Collected data:
——————————

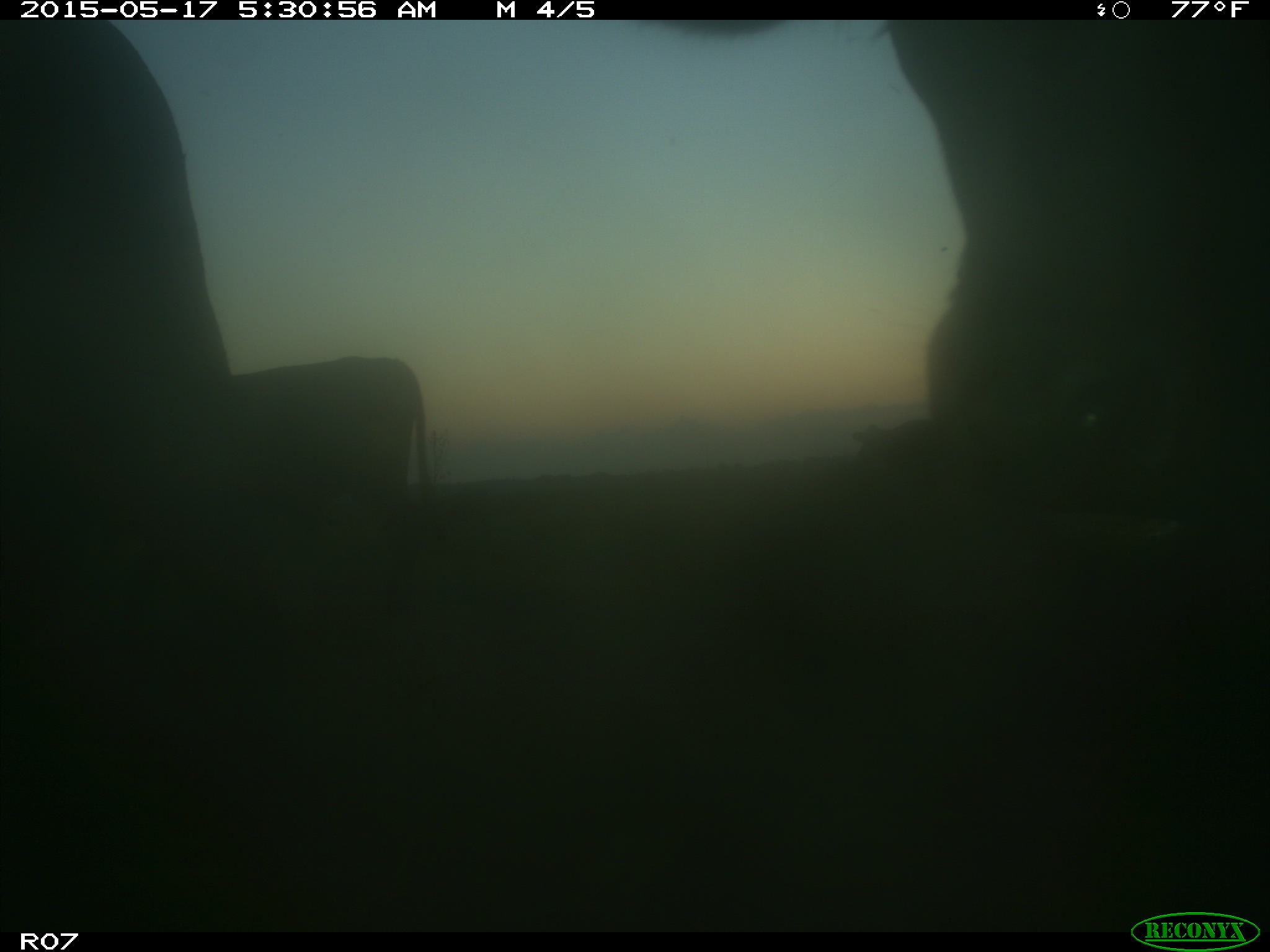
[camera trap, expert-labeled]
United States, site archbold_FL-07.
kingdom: Animalia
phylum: Chordata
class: Mammalia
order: Artiodactyla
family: Bovidae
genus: Bos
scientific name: Bos taurus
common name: domestic cow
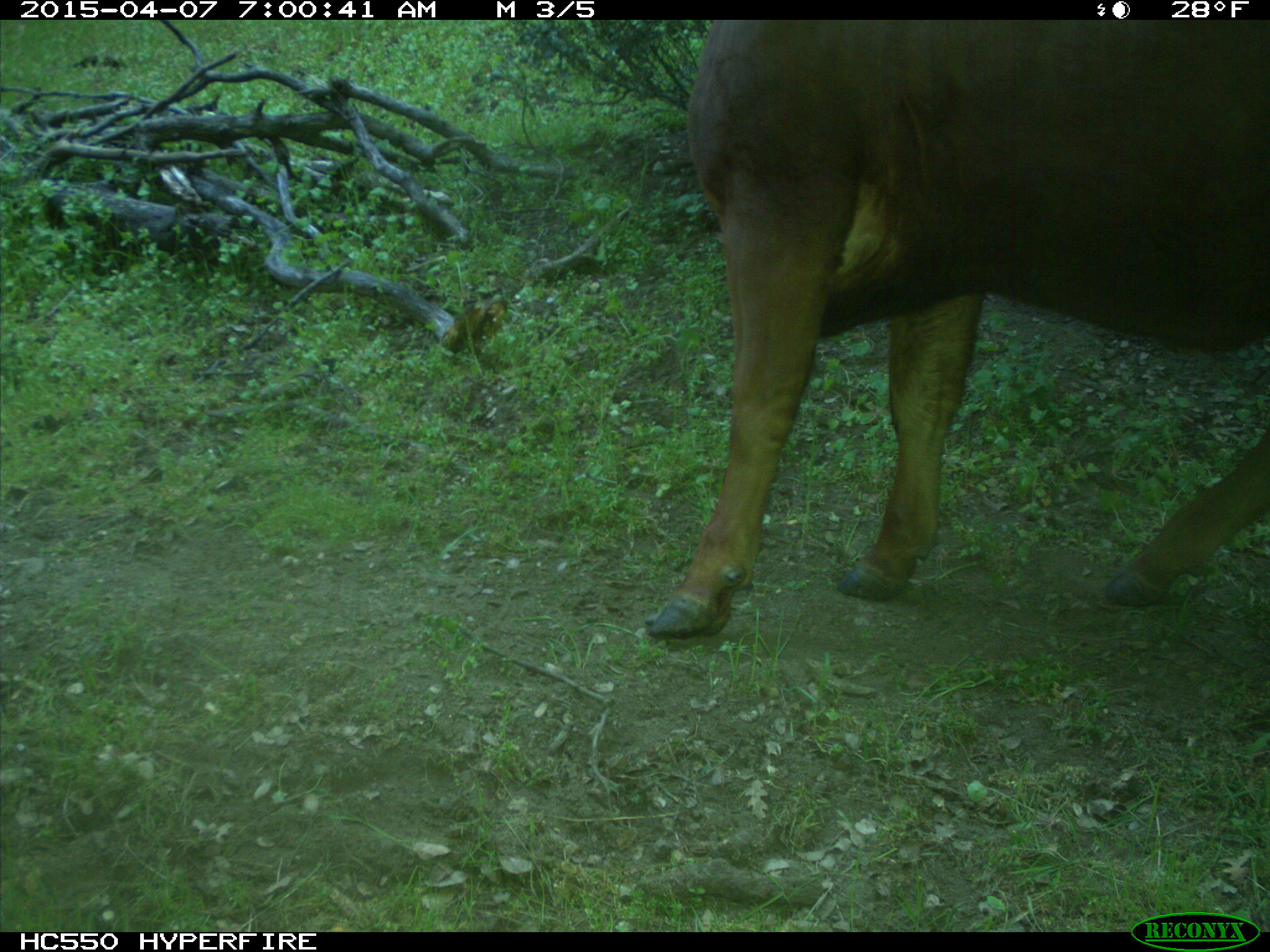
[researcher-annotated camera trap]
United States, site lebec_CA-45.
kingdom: Animalia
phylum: Chordata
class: Mammalia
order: Artiodactyla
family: Bovidae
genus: Bos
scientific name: Bos taurus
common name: domestic cow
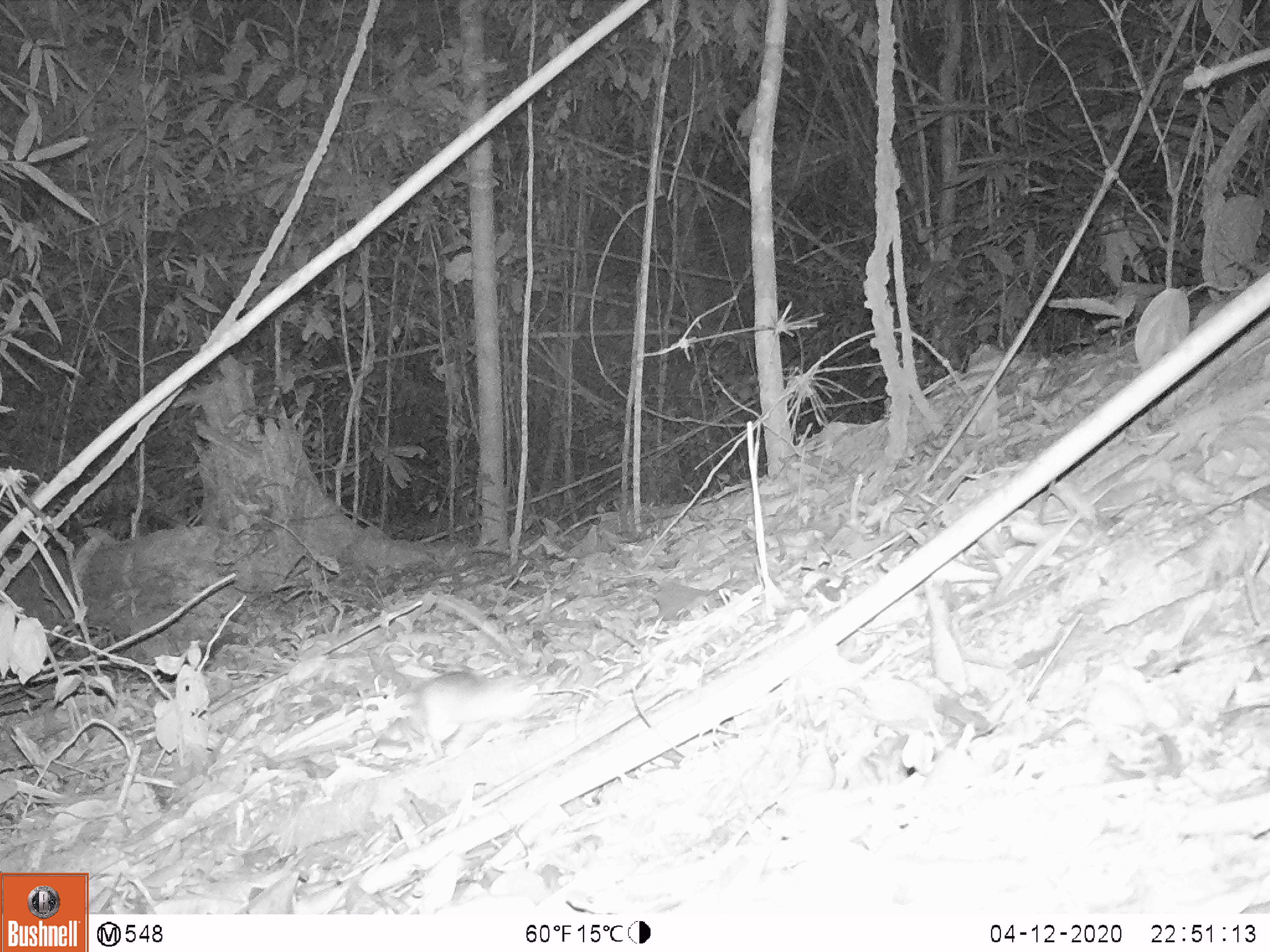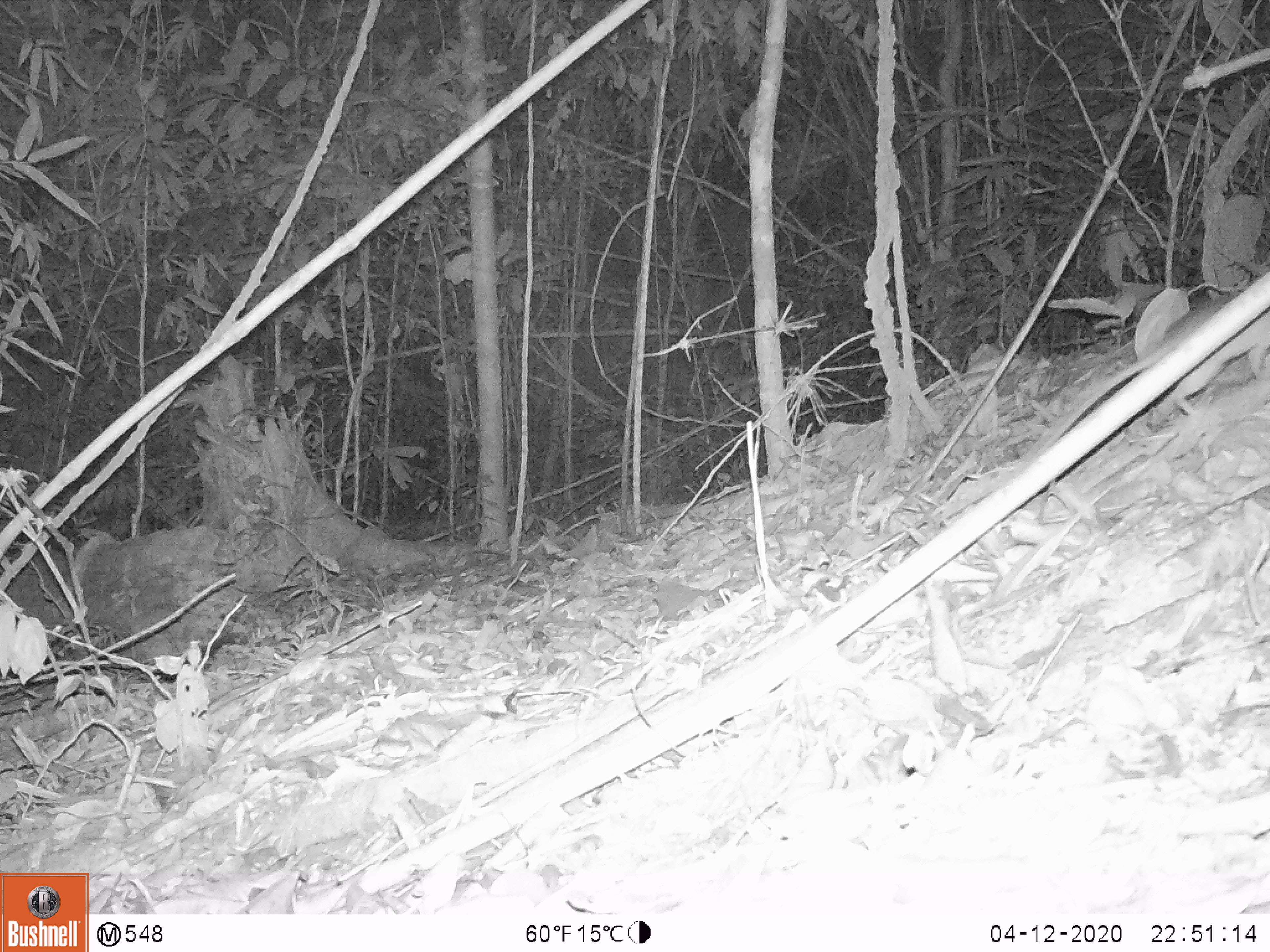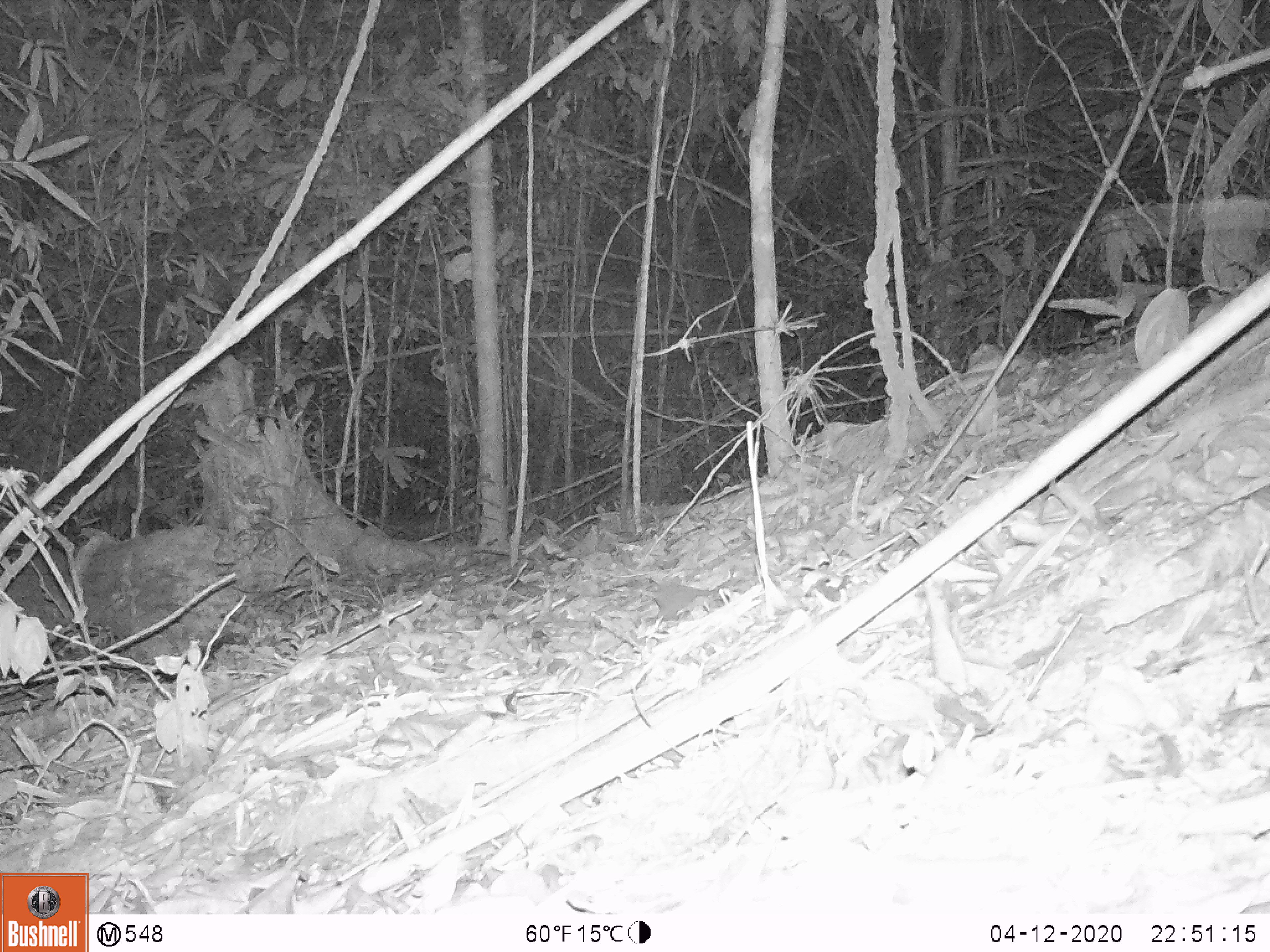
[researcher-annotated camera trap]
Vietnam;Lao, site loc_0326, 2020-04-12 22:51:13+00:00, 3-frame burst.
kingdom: Animalia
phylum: Chordata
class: Mammalia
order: Rodentia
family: Muridae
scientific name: Muridae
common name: old-world mice and rats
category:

——————————

# Goal of the exercise
Once the pictures are set aside, the remaining data must be transcribed exactly.

# Task output
[camera trap, expert-labeled]
United States, site archbold_FL-07.
kingdom: Animalia
phylum: Chordata
class: Mammalia
order: Artiodactyla
family: Bovidae
genus: Bos
scientific name: Bos taurus
common name: domestic cow
[researcher-annotated camera trap]
United States, site lebec_CA-45.
kingdom: Animalia
phylum: Chordata
class: Mammalia
order: Artiodactyla
family: Bovidae
genus: Bos
scientific name: Bos taurus
common name: domestic cow
[researcher-annotated camera trap]
Vietnam;Lao, site loc_0326, 2020-04-12 22:51:13+00:00, 3-frame burst.
kingdom: Animalia
phylum: Chordata
class: Mammalia
order: Rodentia
family: Muridae
scientific name: Muridae
common name: old-world mice and rats
category:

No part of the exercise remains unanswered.